◆ TEXTE EXTRAIT ◆
SÉRIE / Une forêt à connaître !
Tous reconnaissent l’importance du secteur forestier dans l’économie. L’aménagement durable, l’environnement et la biodiversité sont autant de sujets abordés à l’automne dans cette série d’articles du Groupe Capitales Médias : « Une forêt à connaître ». Mais que sait-on des nouvelles technologies qui permettent de produire davantage, tout en utilisant moins d’arbres ? Des innovations visant à optimiser la ressource ? De la contribution du milieu forestier à la lutte contre les changements climatiques ? Des spécialistes et des acteurs de l’industrie ont beaucoup à partager afin de mieux faire connaître la forêt, qui représente presque la moitié de la superficie totale du Québec.
Johanne Fournier
Collaboration spéciale, Le Devoir 25 janvier 2019
MATANE — Au cours des dernières décennies et encore davantage depuis sa sortie de crise en 2014, l’industrie forestière a réalisé un virage technologique important. Les investissements massifs dans le secteur forestier ont été salutaires pour la reprise de ce secteur économique. Les nouvelles technologies augmentent la productivité, tout en utilisant moins d’arbres.
« Il y a eu énormément d’investissements avec la reprise », confirme le directeur d’Unifor pour le Québec, dont l’entreprise représente 80 % des travailleurs de la forêt. Selon Renaud Gagné, chaque scierie a investi, en moyenne, de 10 à 12 millions dans la modernisation.
Les entreprises ont investi dans des équipements visant à améliorer les opérations. « La technologie fait en sorte qu’on améliore la qualité, souligne M. Gagné.

◆ JEU DE DONNÉES ◆

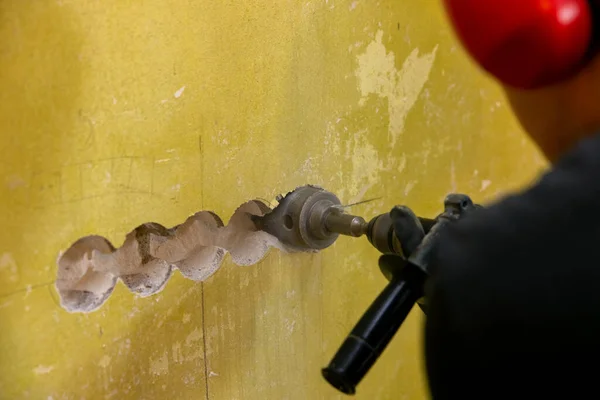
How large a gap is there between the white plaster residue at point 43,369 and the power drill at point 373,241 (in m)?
0.29

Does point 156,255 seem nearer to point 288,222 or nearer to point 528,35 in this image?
point 288,222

◆ EXERCICES ◆
A. Répondez à ces questions sur l'article consacré à l'industrie forestière :
(i) Quelle part de la superficie totale du Québec la forêt représente-t-elle ?
(ii) Quel pourcentage des travailleurs de la forêt l'entreprise d'Unifor représente-t-elle ?
(iii) Selon Renaud Gagné, combien chaque scierie a-t-elle investi en moyenne dans la modernisation ?
B. Poursuivez l'article consacré à l'industrie forestière à partir de sa dernière phrase.
La liste n'est d'aucune utilité ici.

◆ RÉPONSES ◆
A.
(i) Presque la moitié.
(ii) 80 %.
(iii) De 10 à 12 millions.

B.
On sort le maximum de profit d’une planche ou d’un arbre. »
« Si on prend une bille de bois qui rentre dans une scierie, il y avait toujours des marges d’erreur, fait savoir le président de la Fédération de l’industrie manufacturière (FIM-CSN), Louis Bégin. Pour que les bouts des planches […] soient carrés et droits, on mesurait une perte de 20 à 25 %. Maintenant, les nouvelles technologies nous permettent de supprimer ce pourcentage de perte. On fait beaucoup plus avec le même nombre de cubes de bois récolté.»
Le conseiller syndical de la Centrale des syndicats démocratiques (CSD) du Saguenay–Lac-Saint-Jean abonde dans le même sens. « En forêt, on récupère presque 100 % de la cueillette du bois, remarque Joël Tremblay. En usine, on est capable d’aller chercher le maximum de fibre qui s’en va vers les deuxième et troisième transformations. Le produit est beaucoup plus utilisé. »
Selon le patron d’Unifor, le contexte a aussi facilité les décisions d’investir puisqu’en 2015, 2016 et 2017, la construction résidentielle aux États-Unis a grimpé de 1 million à 1,5 million de mises en chantier, au lieu des 450 000 des années précédentes.
Dans l’éventualité d’un creux de cycle qui pourrait survenir dans la construction, « les investissements dans la technologie permettront de développer de nouveaux produits qui iront dans de nouveaux marchés », croit le président de la FIM.
Plus de technologies, moins d’accidents et de maladies professionnelles
MATANE — L’apparition des nouvelles technologies en forêt et dans les scieries a diminué les risques d’accidents et de maladies professionnelles. Si le travail forestier a longtemps occupé le haut du palmarès des métiers les plus à risques, il est aujourd’hui plus sécuritaire.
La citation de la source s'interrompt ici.